(Spatial reasoning dataset excerpts)
----------------
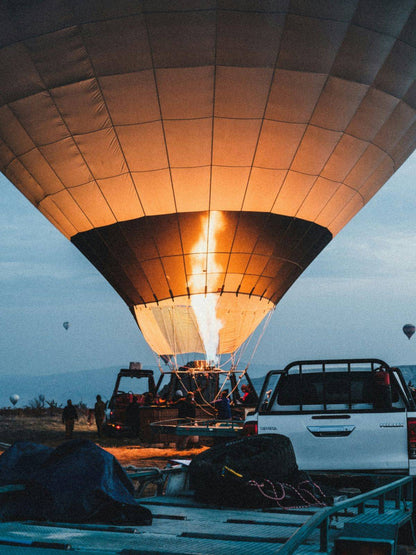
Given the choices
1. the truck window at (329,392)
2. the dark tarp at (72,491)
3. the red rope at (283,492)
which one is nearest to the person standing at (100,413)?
the truck window at (329,392)

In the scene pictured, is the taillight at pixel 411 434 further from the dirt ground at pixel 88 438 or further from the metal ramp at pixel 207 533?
the dirt ground at pixel 88 438

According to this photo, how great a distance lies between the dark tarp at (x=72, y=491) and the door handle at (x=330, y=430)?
3.07m

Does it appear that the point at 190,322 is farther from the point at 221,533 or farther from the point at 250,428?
the point at 221,533

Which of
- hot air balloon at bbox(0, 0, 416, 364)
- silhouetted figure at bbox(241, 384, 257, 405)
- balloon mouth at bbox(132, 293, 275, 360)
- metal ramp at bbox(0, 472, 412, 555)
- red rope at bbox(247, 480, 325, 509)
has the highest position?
hot air balloon at bbox(0, 0, 416, 364)

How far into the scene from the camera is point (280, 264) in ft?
→ 67.3

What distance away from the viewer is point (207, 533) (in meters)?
4.29

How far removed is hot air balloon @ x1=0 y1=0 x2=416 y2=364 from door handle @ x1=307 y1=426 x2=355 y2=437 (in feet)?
35.6

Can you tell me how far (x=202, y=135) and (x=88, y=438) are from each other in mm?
11842

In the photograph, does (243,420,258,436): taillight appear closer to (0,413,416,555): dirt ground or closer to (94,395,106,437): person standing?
(0,413,416,555): dirt ground

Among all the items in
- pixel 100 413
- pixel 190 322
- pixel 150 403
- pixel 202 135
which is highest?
pixel 202 135

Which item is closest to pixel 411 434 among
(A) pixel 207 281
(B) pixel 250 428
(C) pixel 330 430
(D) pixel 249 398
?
(C) pixel 330 430

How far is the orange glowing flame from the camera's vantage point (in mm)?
19172

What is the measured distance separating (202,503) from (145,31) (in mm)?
12614

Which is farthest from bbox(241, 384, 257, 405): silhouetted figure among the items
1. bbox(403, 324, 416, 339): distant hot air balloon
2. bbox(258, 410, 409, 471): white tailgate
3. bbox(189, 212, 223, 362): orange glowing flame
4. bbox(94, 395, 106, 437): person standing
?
bbox(403, 324, 416, 339): distant hot air balloon
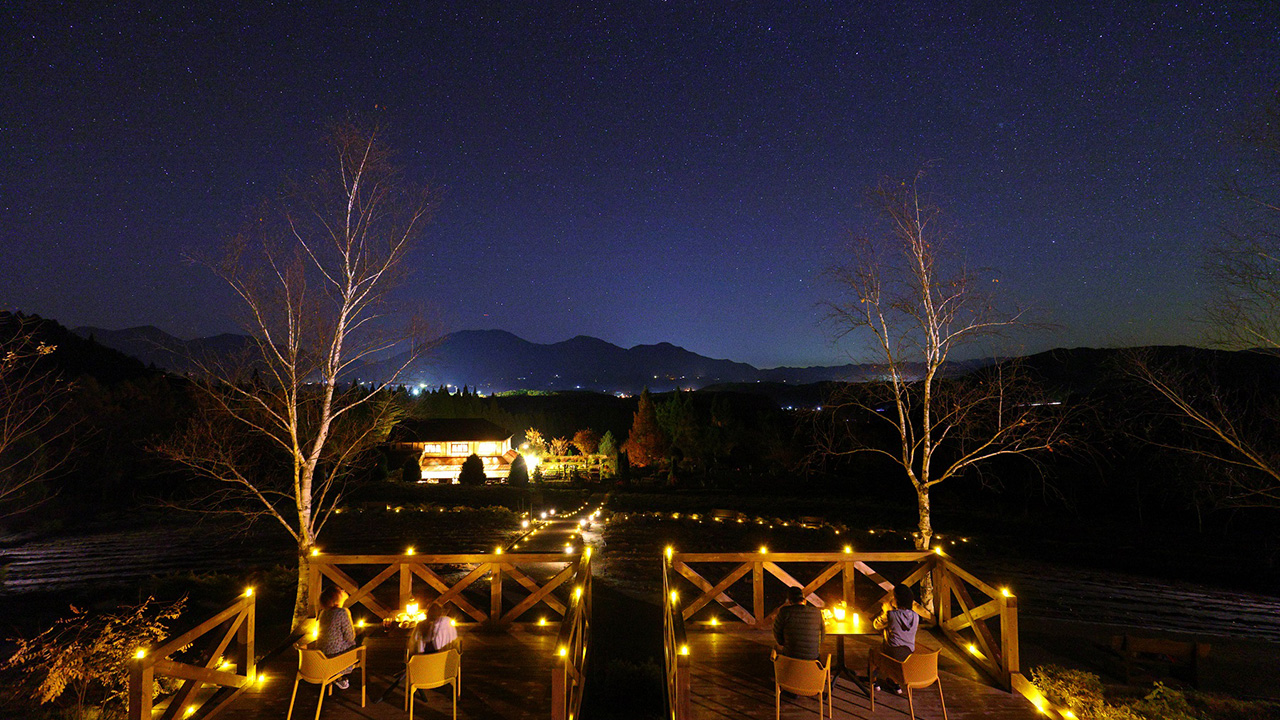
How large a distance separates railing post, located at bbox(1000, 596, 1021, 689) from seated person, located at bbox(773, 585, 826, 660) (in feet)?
6.73

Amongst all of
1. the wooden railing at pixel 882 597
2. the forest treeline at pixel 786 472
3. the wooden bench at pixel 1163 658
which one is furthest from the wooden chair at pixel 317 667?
the forest treeline at pixel 786 472

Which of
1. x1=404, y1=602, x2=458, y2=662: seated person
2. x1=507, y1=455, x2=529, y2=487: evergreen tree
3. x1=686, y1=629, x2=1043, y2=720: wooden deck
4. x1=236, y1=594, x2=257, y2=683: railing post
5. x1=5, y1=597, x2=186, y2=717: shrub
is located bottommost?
x1=507, y1=455, x2=529, y2=487: evergreen tree

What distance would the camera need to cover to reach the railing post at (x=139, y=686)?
15.2 feet

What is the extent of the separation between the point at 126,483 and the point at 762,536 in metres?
36.4

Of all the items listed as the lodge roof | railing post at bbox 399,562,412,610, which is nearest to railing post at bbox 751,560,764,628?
railing post at bbox 399,562,412,610

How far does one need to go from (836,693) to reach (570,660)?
9.05 feet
----------------
▶ **Your task**
Reproduce each entry verbatim, excluding any embedded images.

▶ **Result for this task**
Given the choices
1. the truck window at (329,392)
2. the dark tarp at (72,491)
3. the red rope at (283,492)
which one is nearest to the person standing at (100,413)?
the truck window at (329,392)

In the scene pictured, is the taillight at pixel 411 434 further from the dirt ground at pixel 88 438 or further from the metal ramp at pixel 207 533?
the dirt ground at pixel 88 438

According to this photo, how great a distance lies between the dark tarp at (x=72, y=491) and the door handle at (x=330, y=430)?
3.07m

Does it appear that the point at 190,322 is farther from the point at 221,533 or farther from the point at 250,428?
the point at 221,533

Which of
- hot air balloon at bbox(0, 0, 416, 364)
- silhouetted figure at bbox(241, 384, 257, 405)
- balloon mouth at bbox(132, 293, 275, 360)
- metal ramp at bbox(0, 472, 412, 555)
- red rope at bbox(247, 480, 325, 509)
has the highest position?
hot air balloon at bbox(0, 0, 416, 364)

How far into the scene from the camera is point (280, 264) in ft?
→ 67.3

What distance away from the viewer is point (207, 533) (in meters)?
4.29

How far removed is hot air balloon @ x1=0 y1=0 x2=416 y2=364 from door handle @ x1=307 y1=426 x2=355 y2=437 (in feet)?
35.6

Can you tell me how far (x=202, y=135) and (x=88, y=438) are from each other in mm?
11842

In the photograph, does (243,420,258,436): taillight appear closer to (0,413,416,555): dirt ground or closer to (94,395,106,437): person standing?
(0,413,416,555): dirt ground

Among all the items in
- pixel 100 413
- pixel 190 322
- pixel 150 403
- pixel 202 135
which is highest?
pixel 202 135

Which item is closest to pixel 411 434 among
(A) pixel 207 281
(B) pixel 250 428
(C) pixel 330 430
(D) pixel 249 398
?
(C) pixel 330 430

How far is the orange glowing flame from the camera's vantage point (in mm)?
19172

What is the measured distance separating (202,503) from (145,31) (in mm)?
12614

Which is farthest from bbox(241, 384, 257, 405): silhouetted figure among the items
1. bbox(403, 324, 416, 339): distant hot air balloon
2. bbox(258, 410, 409, 471): white tailgate
3. bbox(189, 212, 223, 362): orange glowing flame
4. bbox(94, 395, 106, 437): person standing
?
bbox(403, 324, 416, 339): distant hot air balloon
How large a distance separates railing post, located at bbox(1000, 596, 1021, 689) from seated person, located at bbox(773, 585, 826, 660) (in feet)?
6.73

Amongst all of
1. the wooden railing at pixel 882 597
2. the forest treeline at pixel 786 472
3. the wooden bench at pixel 1163 658
which one is furthest from the wooden chair at pixel 317 667?
the forest treeline at pixel 786 472

Which of
1. x1=404, y1=602, x2=458, y2=662: seated person
2. x1=507, y1=455, x2=529, y2=487: evergreen tree
3. x1=686, y1=629, x2=1043, y2=720: wooden deck
4. x1=236, y1=594, x2=257, y2=683: railing post
5. x1=5, y1=597, x2=186, y2=717: shrub
is located bottommost?
x1=507, y1=455, x2=529, y2=487: evergreen tree

What distance would the camera need to cover to reach the railing post at (x=139, y=686)?
15.2 feet

What is the extent of the separation between the point at 126,483 and the point at 762,536 in metres?
36.4

Of all the items listed as the lodge roof | railing post at bbox 399,562,412,610, which is nearest to railing post at bbox 751,560,764,628?
railing post at bbox 399,562,412,610

How far does one need to go from (836,693) to reach (570,660)?
9.05 feet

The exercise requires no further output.